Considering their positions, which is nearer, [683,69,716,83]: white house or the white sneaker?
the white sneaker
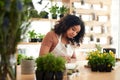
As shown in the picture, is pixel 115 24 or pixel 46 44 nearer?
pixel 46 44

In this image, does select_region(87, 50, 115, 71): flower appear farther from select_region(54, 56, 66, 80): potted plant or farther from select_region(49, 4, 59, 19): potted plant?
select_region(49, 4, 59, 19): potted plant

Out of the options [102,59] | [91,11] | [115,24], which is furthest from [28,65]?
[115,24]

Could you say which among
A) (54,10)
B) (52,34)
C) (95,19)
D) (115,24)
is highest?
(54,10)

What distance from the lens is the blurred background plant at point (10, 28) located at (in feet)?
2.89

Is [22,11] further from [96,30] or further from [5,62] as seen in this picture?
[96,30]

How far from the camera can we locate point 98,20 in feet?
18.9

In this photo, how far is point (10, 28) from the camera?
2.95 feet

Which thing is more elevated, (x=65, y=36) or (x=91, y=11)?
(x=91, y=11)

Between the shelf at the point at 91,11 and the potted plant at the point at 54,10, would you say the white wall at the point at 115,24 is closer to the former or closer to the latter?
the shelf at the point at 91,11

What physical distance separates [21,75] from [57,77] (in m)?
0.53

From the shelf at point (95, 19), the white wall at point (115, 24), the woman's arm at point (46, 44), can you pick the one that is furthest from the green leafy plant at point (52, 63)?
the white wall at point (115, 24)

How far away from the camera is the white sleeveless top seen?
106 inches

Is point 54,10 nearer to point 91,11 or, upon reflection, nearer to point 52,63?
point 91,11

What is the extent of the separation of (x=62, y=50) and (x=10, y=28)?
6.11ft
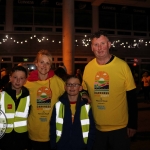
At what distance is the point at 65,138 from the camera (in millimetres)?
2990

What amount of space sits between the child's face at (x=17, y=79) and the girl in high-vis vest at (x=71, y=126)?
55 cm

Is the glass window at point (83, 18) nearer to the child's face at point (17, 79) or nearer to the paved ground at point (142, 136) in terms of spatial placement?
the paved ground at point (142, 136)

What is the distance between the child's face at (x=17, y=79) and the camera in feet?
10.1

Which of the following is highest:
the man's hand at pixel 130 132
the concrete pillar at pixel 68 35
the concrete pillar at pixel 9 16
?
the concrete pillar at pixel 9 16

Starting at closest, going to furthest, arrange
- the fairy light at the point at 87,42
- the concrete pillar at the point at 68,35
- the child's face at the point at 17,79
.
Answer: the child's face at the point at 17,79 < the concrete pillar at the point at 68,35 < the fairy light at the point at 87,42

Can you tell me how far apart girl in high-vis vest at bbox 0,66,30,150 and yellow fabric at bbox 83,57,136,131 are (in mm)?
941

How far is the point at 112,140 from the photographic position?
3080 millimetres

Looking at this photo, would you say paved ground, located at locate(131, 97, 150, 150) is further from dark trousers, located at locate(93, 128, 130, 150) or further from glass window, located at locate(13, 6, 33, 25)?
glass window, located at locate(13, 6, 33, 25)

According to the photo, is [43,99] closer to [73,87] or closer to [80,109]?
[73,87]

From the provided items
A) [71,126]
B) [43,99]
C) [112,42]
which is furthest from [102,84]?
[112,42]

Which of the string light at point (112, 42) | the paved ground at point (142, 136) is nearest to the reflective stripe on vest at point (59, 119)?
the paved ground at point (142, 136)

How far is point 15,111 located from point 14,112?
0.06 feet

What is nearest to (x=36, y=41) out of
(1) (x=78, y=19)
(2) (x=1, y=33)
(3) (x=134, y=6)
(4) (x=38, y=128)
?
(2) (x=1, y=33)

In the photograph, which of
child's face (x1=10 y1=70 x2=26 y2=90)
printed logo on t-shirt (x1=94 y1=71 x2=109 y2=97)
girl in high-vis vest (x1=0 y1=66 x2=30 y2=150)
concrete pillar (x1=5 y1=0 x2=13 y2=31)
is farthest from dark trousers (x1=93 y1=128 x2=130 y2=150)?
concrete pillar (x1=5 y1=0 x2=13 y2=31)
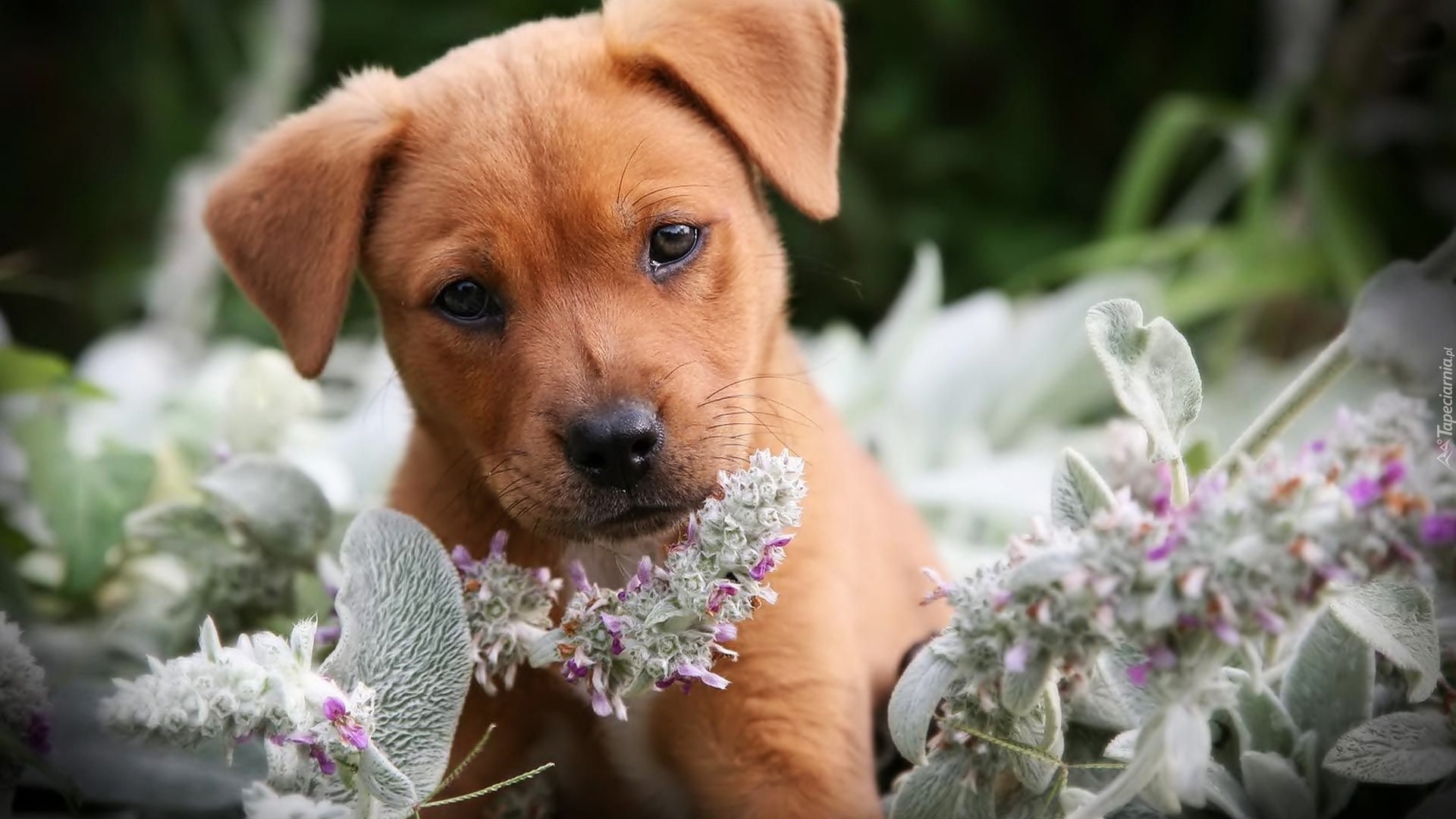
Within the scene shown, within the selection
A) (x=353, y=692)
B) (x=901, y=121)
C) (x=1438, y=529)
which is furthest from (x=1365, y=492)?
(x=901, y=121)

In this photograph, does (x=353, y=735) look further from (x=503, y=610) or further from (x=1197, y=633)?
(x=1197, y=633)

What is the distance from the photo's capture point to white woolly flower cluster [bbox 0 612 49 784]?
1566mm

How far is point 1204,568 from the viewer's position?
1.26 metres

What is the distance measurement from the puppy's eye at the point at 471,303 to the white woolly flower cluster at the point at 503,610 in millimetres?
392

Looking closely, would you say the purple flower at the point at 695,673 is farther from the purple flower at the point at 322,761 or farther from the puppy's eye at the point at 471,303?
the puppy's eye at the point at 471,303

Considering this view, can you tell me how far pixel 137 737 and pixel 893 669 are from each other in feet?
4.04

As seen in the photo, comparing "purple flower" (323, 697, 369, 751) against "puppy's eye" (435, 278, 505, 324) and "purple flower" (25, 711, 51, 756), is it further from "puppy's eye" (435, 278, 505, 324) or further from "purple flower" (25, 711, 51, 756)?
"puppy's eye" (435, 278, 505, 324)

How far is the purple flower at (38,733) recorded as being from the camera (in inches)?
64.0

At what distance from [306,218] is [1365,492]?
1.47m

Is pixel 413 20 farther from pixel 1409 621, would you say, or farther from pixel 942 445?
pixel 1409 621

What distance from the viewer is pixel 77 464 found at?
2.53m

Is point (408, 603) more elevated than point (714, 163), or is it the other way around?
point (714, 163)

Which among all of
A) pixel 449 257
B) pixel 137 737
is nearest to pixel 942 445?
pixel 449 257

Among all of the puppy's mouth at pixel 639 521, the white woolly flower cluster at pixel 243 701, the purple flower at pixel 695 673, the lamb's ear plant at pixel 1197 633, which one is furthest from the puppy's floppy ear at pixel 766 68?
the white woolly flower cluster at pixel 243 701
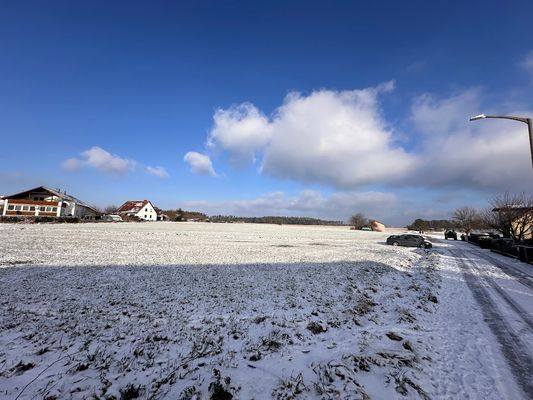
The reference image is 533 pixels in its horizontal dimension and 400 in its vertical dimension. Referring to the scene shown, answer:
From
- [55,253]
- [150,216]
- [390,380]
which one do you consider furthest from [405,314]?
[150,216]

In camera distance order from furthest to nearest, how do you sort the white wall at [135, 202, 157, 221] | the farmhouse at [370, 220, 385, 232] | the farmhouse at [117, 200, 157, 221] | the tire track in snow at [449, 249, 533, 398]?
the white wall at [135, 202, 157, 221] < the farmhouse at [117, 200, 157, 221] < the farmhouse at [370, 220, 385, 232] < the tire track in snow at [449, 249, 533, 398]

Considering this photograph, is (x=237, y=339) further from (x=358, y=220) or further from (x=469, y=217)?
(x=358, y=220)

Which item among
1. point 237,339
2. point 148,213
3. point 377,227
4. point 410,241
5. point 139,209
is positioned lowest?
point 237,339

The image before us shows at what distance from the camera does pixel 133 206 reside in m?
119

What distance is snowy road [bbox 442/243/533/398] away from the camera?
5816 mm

· · · · ·

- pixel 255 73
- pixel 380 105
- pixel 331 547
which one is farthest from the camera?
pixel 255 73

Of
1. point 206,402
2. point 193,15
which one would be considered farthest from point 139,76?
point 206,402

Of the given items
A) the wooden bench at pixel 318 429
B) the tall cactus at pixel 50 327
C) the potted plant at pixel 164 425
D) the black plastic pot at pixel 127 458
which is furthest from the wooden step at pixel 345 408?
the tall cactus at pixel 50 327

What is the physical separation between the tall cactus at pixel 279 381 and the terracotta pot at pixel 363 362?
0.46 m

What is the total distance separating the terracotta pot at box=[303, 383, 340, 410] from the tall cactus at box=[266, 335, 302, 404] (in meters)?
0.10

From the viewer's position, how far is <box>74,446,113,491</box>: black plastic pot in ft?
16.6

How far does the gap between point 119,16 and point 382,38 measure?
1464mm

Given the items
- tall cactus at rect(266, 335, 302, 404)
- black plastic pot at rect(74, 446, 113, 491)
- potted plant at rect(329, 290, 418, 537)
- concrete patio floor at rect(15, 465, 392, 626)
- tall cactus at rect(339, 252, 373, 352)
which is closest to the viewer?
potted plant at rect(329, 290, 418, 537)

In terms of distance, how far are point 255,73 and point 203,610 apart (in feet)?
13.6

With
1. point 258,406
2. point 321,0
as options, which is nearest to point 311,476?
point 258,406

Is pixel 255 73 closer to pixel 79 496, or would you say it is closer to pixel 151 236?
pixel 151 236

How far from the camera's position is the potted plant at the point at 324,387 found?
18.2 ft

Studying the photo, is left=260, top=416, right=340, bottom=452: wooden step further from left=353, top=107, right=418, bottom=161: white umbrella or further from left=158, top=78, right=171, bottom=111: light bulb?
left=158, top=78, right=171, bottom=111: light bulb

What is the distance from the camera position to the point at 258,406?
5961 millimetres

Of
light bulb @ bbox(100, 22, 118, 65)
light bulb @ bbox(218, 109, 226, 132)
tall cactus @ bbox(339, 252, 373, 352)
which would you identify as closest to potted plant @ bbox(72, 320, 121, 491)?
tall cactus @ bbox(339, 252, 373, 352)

· · · · ·

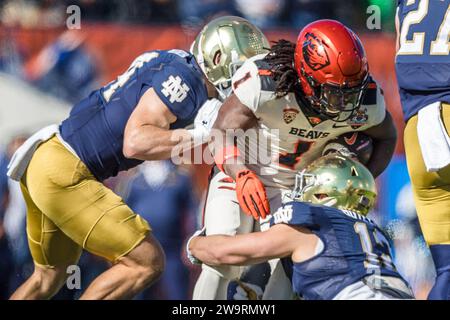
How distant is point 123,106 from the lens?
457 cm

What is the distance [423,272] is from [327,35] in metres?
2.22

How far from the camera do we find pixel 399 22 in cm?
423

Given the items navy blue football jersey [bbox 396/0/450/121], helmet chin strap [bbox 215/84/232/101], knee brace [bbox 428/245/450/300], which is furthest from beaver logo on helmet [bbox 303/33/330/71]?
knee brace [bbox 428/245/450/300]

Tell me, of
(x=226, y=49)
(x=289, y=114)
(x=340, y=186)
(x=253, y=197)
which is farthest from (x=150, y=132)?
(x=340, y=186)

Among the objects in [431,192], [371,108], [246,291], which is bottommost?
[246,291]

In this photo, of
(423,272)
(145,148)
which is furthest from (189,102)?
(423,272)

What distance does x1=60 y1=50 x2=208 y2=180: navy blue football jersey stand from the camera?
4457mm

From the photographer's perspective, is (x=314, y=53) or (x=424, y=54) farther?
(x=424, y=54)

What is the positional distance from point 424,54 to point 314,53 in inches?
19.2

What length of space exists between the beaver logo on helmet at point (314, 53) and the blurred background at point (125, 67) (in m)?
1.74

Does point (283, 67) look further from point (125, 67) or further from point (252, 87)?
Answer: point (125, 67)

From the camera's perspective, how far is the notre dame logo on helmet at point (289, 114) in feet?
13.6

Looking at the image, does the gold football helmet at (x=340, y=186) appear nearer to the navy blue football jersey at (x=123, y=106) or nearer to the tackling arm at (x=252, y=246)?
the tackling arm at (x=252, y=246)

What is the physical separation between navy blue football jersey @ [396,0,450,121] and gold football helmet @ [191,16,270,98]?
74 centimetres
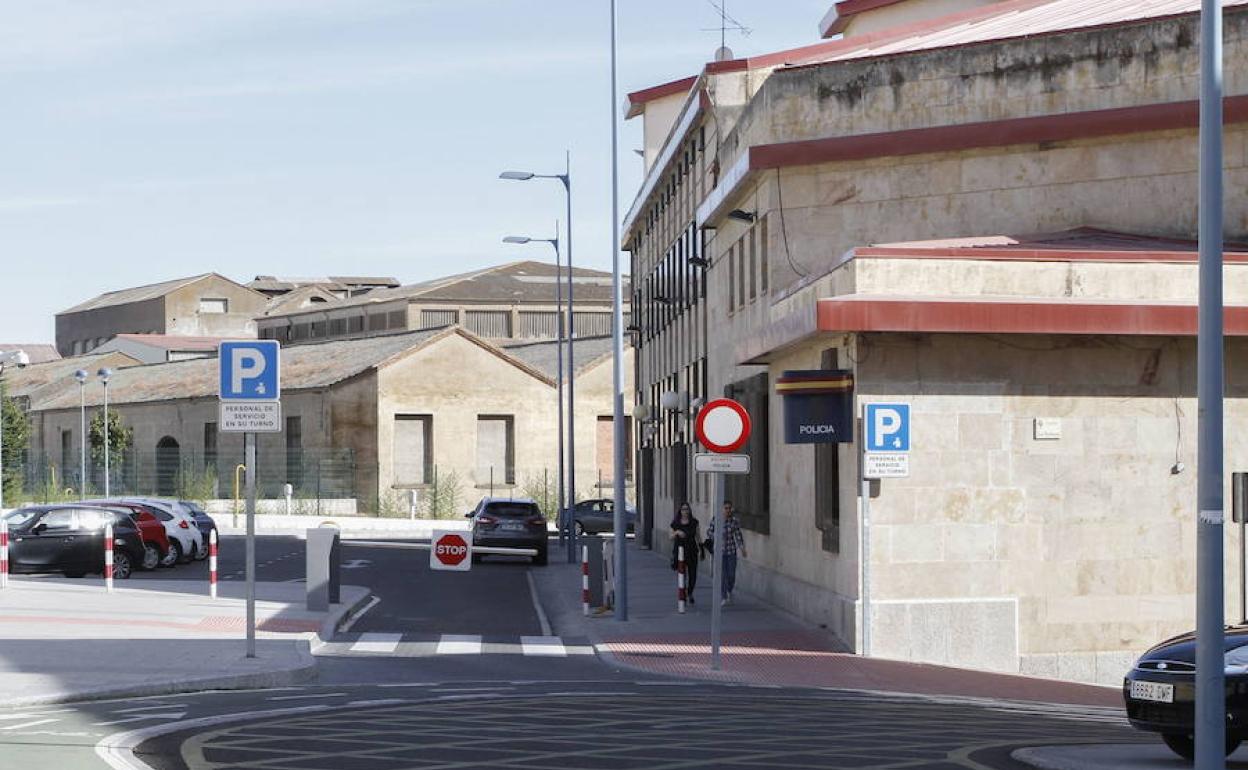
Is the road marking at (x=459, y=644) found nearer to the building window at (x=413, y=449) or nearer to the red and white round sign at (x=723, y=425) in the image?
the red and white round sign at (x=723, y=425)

· · · · ·

• **What you need to do**
Count the lines in the records above that contain the string "child", treating uppercase and lowercase as different. Reply with the number alone.

• **Written response**
6